_Task brief_
Look through the entries below for the string "intact", and copy each line where it is found.

_Exercise material_

▶

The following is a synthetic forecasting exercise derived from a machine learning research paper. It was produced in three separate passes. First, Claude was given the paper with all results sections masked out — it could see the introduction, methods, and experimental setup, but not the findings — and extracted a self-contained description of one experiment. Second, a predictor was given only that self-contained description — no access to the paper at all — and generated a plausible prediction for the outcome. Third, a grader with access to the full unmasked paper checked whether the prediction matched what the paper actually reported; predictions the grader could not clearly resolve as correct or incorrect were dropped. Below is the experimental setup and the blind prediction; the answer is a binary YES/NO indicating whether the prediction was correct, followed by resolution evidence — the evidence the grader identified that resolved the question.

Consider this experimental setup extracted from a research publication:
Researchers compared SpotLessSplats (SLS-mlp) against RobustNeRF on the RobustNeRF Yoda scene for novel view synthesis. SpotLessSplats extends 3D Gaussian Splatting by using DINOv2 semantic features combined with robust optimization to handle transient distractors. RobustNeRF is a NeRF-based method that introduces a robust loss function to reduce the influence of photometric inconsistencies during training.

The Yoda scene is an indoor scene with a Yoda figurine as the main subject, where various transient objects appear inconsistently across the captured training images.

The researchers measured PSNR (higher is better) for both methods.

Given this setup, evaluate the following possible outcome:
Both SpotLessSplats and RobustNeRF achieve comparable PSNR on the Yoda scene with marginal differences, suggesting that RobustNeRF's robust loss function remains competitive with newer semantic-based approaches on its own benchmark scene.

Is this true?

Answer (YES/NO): NO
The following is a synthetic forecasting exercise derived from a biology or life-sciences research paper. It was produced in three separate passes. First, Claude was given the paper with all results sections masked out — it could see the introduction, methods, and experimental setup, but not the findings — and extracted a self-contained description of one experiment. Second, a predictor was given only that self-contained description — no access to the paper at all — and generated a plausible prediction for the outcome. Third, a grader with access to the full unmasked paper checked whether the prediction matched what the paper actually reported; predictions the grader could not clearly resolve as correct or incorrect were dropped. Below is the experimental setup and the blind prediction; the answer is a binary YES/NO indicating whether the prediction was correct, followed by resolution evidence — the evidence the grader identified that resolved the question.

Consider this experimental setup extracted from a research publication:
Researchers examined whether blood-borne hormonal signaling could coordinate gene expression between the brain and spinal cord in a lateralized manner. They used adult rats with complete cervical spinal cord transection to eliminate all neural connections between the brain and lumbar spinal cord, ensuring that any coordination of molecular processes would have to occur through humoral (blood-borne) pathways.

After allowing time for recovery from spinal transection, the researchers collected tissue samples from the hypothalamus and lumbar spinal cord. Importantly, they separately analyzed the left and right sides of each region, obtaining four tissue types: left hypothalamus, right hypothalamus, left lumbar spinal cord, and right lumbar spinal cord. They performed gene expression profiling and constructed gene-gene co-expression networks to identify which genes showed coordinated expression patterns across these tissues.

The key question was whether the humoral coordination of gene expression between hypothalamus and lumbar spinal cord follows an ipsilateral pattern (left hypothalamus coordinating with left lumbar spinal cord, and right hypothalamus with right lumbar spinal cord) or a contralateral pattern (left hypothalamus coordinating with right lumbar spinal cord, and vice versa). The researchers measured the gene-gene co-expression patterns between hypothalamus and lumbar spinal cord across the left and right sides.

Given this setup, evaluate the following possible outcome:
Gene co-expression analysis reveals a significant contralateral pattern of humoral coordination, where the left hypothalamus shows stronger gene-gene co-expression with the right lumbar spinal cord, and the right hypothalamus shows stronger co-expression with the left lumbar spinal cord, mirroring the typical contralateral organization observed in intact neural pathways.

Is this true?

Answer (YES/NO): NO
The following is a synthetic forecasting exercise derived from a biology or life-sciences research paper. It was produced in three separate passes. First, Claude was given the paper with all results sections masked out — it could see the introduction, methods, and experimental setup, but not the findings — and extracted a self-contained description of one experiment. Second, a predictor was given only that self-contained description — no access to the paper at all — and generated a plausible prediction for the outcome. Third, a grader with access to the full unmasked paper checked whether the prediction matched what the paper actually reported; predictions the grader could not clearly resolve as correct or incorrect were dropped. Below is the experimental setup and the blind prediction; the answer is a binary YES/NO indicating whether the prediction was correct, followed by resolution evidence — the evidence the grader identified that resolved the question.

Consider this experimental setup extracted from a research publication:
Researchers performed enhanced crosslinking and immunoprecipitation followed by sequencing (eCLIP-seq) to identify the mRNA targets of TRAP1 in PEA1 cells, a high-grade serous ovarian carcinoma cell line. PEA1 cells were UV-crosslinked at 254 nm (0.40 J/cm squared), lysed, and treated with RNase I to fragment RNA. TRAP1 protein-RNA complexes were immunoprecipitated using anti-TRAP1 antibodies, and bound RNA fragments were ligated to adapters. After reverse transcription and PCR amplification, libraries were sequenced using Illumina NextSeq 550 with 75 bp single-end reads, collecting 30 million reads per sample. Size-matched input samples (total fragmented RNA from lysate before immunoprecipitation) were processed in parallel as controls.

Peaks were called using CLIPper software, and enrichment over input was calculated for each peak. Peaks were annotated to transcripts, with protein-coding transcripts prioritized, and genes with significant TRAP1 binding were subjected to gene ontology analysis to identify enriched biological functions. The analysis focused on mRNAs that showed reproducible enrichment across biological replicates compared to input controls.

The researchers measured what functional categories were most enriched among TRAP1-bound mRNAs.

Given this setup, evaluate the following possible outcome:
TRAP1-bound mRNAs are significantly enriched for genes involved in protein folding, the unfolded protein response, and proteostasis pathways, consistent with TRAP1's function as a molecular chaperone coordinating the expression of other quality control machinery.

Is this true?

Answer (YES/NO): NO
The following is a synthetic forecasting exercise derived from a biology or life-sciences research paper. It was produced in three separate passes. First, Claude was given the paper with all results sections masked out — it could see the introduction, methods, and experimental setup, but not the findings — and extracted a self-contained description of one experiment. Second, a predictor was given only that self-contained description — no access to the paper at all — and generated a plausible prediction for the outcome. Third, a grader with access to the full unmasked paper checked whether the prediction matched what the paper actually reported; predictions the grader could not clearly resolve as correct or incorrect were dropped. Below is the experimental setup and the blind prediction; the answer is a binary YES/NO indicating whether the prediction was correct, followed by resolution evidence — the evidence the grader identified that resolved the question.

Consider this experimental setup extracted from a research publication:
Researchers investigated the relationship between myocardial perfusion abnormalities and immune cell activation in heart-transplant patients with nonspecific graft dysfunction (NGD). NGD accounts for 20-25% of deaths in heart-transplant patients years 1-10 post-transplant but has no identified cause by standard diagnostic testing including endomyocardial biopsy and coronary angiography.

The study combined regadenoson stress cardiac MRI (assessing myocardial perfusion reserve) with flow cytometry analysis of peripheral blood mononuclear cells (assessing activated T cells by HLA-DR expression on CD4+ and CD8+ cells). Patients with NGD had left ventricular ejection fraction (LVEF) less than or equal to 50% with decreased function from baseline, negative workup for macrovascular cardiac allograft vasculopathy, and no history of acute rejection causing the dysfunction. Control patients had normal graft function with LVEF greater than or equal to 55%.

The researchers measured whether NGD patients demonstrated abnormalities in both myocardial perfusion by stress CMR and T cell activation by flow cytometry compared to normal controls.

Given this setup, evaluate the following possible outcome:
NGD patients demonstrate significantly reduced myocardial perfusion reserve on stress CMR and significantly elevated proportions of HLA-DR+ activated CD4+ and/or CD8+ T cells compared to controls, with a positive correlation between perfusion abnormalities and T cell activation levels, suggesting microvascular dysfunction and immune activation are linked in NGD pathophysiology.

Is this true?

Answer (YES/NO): NO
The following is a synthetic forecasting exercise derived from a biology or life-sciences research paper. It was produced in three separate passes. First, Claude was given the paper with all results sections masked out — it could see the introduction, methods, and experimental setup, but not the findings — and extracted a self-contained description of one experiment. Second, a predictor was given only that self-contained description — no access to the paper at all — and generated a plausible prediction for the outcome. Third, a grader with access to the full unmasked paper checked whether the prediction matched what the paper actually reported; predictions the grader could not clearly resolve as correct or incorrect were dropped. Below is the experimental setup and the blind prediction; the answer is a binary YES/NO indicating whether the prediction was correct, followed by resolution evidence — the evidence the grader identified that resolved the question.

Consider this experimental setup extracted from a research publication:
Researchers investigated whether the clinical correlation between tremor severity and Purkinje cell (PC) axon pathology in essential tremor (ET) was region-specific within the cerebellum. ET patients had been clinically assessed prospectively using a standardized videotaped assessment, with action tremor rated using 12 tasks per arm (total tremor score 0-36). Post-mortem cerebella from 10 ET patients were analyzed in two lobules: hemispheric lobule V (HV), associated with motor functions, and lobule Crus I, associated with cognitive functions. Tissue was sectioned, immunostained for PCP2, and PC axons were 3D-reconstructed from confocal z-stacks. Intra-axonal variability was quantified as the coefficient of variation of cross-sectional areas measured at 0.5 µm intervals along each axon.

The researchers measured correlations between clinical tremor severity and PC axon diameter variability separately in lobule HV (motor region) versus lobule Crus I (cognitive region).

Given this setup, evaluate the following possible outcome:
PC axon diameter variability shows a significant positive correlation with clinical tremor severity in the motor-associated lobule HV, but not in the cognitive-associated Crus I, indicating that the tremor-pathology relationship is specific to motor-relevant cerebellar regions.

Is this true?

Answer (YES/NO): YES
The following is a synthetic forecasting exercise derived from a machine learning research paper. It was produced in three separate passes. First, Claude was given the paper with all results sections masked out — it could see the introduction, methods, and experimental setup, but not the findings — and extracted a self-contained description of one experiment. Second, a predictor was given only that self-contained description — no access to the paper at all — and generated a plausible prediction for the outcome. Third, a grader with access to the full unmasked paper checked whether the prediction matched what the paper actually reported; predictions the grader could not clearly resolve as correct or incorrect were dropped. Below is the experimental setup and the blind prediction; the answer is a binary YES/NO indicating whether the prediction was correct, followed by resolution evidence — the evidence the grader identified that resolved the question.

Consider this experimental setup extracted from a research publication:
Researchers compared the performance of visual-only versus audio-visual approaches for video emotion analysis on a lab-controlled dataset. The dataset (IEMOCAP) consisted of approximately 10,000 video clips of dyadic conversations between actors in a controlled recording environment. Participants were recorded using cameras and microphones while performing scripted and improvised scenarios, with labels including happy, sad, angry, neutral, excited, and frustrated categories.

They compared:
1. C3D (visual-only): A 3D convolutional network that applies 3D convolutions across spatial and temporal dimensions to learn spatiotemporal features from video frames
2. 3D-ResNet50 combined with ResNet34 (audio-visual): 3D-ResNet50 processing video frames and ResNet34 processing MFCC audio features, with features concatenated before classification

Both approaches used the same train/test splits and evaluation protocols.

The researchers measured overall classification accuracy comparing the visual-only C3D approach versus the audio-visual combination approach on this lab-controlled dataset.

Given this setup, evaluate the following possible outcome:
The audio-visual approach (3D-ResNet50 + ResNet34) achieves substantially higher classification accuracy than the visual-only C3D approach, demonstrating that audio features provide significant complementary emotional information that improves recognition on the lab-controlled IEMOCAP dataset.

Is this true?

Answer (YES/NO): NO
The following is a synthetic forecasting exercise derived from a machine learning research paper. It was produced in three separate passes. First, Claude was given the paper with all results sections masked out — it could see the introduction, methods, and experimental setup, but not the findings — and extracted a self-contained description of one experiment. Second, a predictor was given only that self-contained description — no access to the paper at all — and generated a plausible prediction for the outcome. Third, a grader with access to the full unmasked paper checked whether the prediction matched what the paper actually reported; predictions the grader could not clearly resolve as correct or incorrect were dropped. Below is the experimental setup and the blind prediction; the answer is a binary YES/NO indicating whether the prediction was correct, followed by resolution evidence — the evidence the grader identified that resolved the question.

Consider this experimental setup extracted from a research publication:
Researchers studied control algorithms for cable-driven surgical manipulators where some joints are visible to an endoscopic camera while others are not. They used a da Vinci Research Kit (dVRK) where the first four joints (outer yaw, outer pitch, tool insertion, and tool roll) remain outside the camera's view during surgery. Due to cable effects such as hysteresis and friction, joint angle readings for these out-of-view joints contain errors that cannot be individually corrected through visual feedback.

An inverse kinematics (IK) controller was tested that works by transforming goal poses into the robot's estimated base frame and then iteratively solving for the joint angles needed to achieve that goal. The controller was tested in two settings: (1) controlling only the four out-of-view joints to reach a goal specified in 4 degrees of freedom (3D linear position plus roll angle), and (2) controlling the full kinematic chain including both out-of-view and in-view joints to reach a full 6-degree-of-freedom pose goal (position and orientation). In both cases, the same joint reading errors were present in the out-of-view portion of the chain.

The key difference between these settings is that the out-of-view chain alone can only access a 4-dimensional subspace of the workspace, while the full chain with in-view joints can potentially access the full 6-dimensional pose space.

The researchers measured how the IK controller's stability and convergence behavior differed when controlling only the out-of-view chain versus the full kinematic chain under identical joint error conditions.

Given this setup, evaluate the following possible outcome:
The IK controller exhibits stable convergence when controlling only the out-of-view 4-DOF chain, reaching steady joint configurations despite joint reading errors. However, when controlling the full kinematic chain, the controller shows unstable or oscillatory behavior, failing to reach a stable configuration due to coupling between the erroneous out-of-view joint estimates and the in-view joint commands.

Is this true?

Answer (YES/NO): NO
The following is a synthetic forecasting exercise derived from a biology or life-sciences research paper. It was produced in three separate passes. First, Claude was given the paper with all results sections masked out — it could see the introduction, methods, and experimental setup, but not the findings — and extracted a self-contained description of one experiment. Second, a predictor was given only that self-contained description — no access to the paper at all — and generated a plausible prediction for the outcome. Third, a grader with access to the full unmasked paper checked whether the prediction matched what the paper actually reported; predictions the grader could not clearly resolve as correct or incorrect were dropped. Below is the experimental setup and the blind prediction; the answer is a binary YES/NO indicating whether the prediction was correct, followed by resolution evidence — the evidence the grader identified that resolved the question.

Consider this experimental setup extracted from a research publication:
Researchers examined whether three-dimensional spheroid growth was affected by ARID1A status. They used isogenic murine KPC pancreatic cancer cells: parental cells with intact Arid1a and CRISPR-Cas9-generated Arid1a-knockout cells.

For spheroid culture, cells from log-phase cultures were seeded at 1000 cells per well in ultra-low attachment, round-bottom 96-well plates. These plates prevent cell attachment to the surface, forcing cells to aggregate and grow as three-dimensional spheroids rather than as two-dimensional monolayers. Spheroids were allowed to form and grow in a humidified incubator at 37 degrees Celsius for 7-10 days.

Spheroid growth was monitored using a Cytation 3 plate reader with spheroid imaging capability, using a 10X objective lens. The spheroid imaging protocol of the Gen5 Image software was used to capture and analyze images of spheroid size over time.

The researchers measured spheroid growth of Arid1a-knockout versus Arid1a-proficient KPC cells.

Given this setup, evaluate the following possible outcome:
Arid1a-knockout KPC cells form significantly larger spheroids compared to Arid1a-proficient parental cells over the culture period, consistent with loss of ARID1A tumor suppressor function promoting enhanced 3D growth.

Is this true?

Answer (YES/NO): NO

◀

_Exercise output_
Gene co-expression analysis reveals a significant contralateral pattern of humoral coordination, where the left hypothalamus shows stronger gene-gene co-expression with the right lumbar spinal cord, and the right hypothalamus shows stronger co-expression with the left lumbar spinal cord, mirroring the typical contralateral organization observed in intact neural pathways.
Researchers examined whether three-dimensional spheroid growth was affected by ARID1A status. They used isogenic murine KPC pancreatic cancer cells: parental cells with intact Arid1a and CRISPR-Cas9-generated Arid1a-knockout cells.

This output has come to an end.